Utah’s liquor board leaves 11 businesses empty-handed

DABS commission has one bar license to issue at September meeting, and opts not to give it out.

(Steve Griffin | Salt Lake Tribune file photo) Fisher Brewing Co. in Salt Lake City is one of 11 businesses that sought a bar license from the Utah Department of Alcoholic Beverage Services' commission meeting on Sept. 27, 2022. The board opted not to award its one available bar license to anybody.

With only one bar license available and 11 businesses wanting it, it was a sure thing that the Utah Department of Alcoholic Beverage Services’ commission would make somebody unhappy.

Instead, the board opted to make everybody unhappy, deciding at its September meeting not to issue that bar license until its next meeting, on Oct. 25.

“We’re in a tough spot,” commission chair Juliette Tennert said at Tuesday’s meeting. “We have one license, and based on population analysis, we have one more coming up in November. … It’s not a first for the commission, but it’s the first time for those of us who are newer to be in such a place of scarcity.”

“The truth of the matter is we have a very difficult situation,” said Commissioner Thomas Jacobsen.

Jacobsen put the blame for the license shortage on the Utah Legislature, and mentioned the body’s leading figure on alcohol policy: Sen. Jerry Stevenson, R-Layton.

“I’m going to put my friend, Sen. Stevenson, on the spot and say we’re operating with what is given us. The remedy is to petition the Legislature and ask them to grant more bar licenses,” Jacobsen said.

Of the 11 businesses whose applications went before the commission Tuesday, two of them were Salt Lake City taverns seeking to upgrade to a full bar license: West Side Tavern at 1763 S. 300 West, and Fisher Brewing at 320 W. 800 South.

Libby Taylor, general manager of West Side Tavern, told the board her business — which is not tied to the Squatters Brewpub in downtown Salt Lake City — is losing customers because she can’t pour some of Squatters higher-alcohol beers, such as its Hop Rising Double IPA, which is 9% alcohol.

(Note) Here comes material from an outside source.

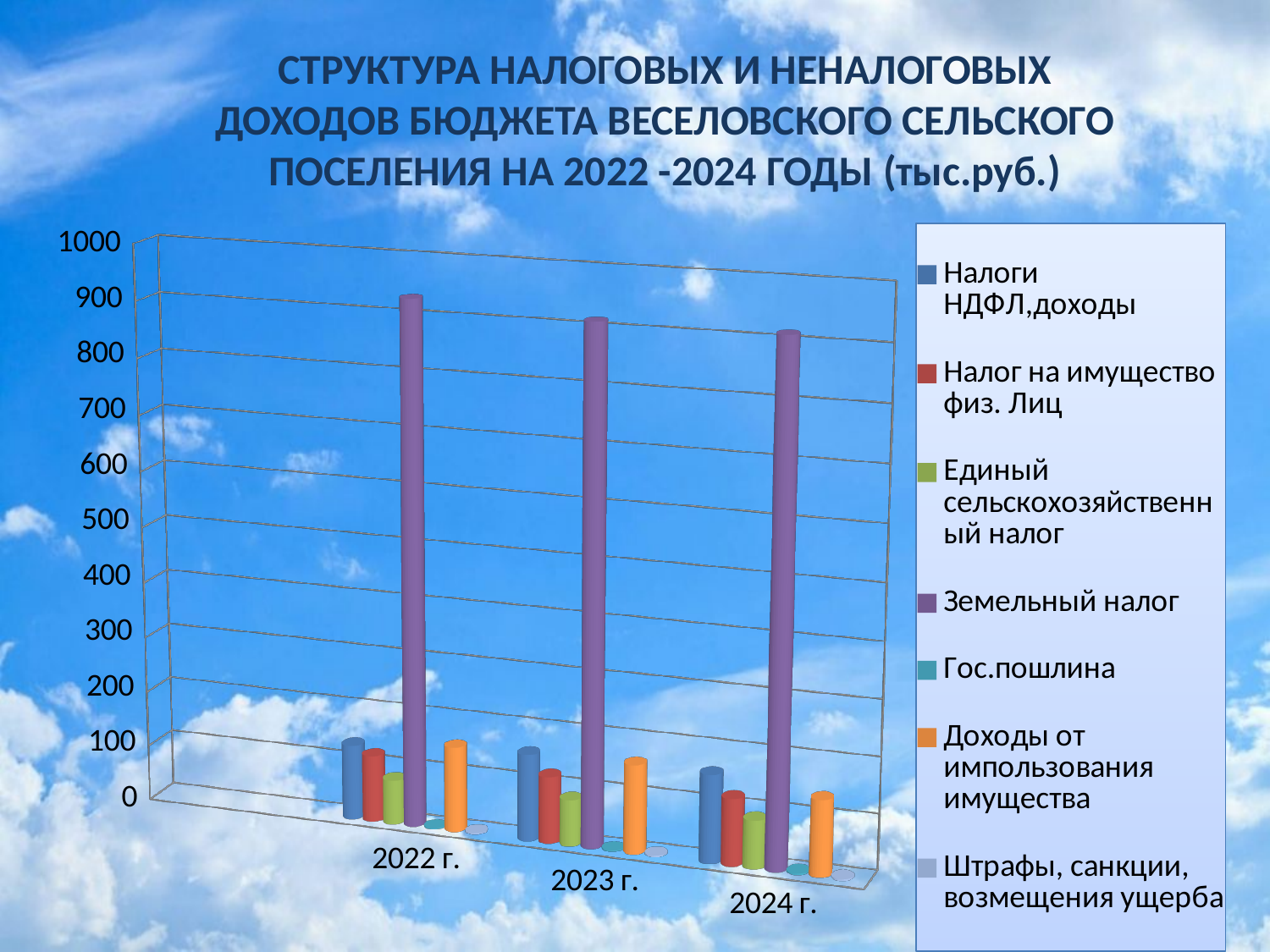
Which is larger: Земельный налог in 2022 or Земельный налог in 2024? Земельный налог in 2022 Which series has the highest value in 2024? Земельный налог What kind of chart is shown on the slide? bar chart Does the value of Земельный налог rise or fall from 2022 to 2024? fall Which series has the highest value in 2022? Земельный налог Is the value of Земельный налог in 2024 greater or less than 500? greater Which colour represents Земельный налог in the legend? purple How many year categories are shown on the x axis of the chart? 3 What unit of measurement is stated in the chart title? тыс.руб. How many series does the chart legend list? 7 Is the value of Земельный налог in 2022 greater or less than 800? greater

Tim Dwyer, co-owner of Fisher Brewing Company, told the board that the business has added an event space, expanding its capacity from 250 people to 509. The space will be used for weddings, corporate parties and other events, Dwyer said — and, he argued, people will want to pour champagne and spirits.

“We have a proven track record,” Dwyer said. “We’re not just a tavern looking to pour high-point beer. We are busy and need the extra space.”

Nine more applicants are planning to open in the coming months, though the owners of only one — Verse, an LGBTQ+ bar at 605 S. State St., Salt Lake City — said they were ready to open immediately.

Verse owner Michael Repp — formerly of The Sun Trapp, one of Salt Lake City’s longest-operating LGBTQ+ bars — said his new business was nearly ready to open its doors, because their crews had been in 16-hour days and completed months of construction in a matter of weeks.

“We’d be ready to operate by October 7, if not before,” Repp said.

The eight other applicants have proposed opening dates ranging from mid-October to next July. They are: Lit Arcade Bar in Ogden, the social club Edison House in downtown Salt Lake City, Bout Time Pub and Grub in Bluffdale and Saratoga Springs, Proper Brewing in Moab, Marquis in Park City, and Aker and Yuki, both in Salt Lake City.